Your task –
Beginning with the line where "Sort the items" appears, repeat every remaining line of the entries exactly, the last line included.

◆ ◆ ◆ ◆

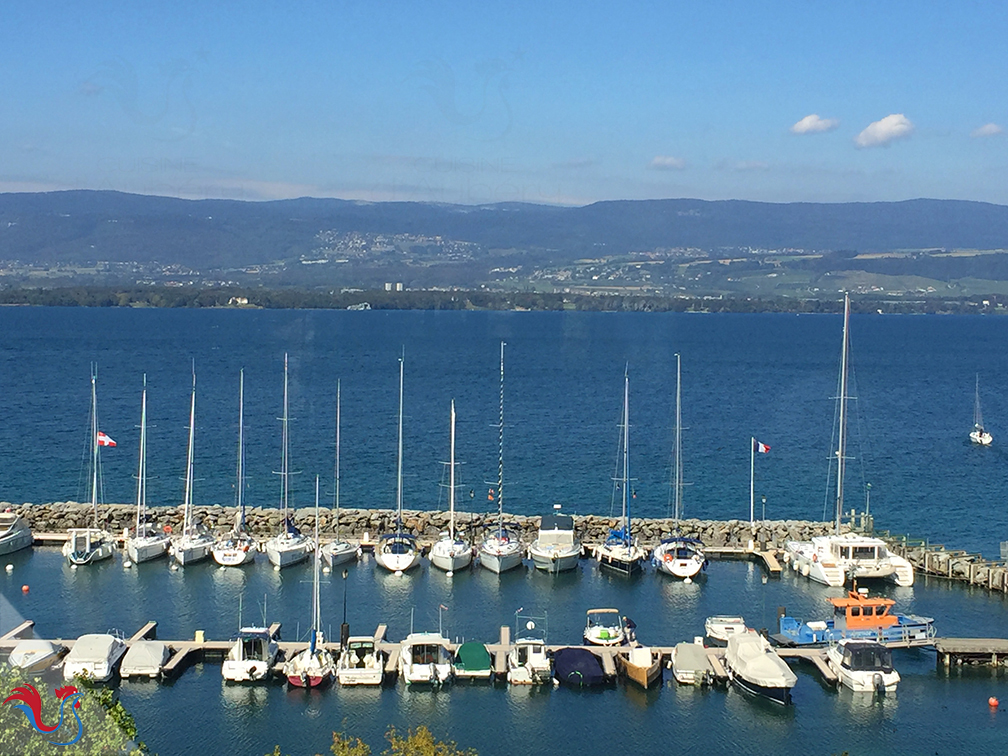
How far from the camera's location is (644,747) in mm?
20984

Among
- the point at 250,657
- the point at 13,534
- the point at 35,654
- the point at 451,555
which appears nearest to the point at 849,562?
the point at 451,555

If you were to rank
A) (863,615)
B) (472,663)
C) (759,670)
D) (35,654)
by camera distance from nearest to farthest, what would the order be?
(759,670) < (35,654) < (472,663) < (863,615)

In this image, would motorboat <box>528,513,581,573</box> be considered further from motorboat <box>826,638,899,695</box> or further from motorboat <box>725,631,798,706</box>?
motorboat <box>826,638,899,695</box>

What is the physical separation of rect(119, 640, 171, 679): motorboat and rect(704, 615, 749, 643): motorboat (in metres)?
11.3

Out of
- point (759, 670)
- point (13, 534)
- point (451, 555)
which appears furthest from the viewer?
point (13, 534)

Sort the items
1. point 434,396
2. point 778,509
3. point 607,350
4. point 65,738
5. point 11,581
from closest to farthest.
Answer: point 65,738
point 11,581
point 778,509
point 434,396
point 607,350

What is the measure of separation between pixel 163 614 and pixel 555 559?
9.85m

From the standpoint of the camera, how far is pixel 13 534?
32.5 m

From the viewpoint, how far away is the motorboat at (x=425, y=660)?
23047 millimetres

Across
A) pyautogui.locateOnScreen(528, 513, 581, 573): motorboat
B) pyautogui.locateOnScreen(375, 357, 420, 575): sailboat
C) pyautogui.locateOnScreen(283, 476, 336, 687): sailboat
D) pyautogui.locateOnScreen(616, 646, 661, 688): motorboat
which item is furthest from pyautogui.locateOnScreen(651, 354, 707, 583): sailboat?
pyautogui.locateOnScreen(283, 476, 336, 687): sailboat

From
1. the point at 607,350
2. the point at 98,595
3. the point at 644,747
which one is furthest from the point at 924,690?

◆ ◆ ◆ ◆

Finished answer –
Sort the items
1. point 434,396
2. point 778,509
3. point 607,350
4. point 65,738
5. point 11,581
from closest to farthest.
Answer: point 65,738
point 11,581
point 778,509
point 434,396
point 607,350

What is the measure of separation between pixel 163 614 and pixel 555 559?
9.85m

From the standpoint of the camera, how far is pixel 13 534?
32.5 m

From the viewpoint, how far away is the motorboat at (x=425, y=660)?
23047 millimetres

Across
A) pyautogui.locateOnScreen(528, 513, 581, 573): motorboat
B) pyautogui.locateOnScreen(375, 357, 420, 575): sailboat
C) pyautogui.locateOnScreen(283, 476, 336, 687): sailboat
D) pyautogui.locateOnScreen(616, 646, 661, 688): motorboat
which item is furthest from pyautogui.locateOnScreen(651, 354, 707, 583): sailboat?
pyautogui.locateOnScreen(283, 476, 336, 687): sailboat

From
1. the point at 607,350
2. the point at 98,595
3. the point at 644,747
which one is furthest from the point at 924,690?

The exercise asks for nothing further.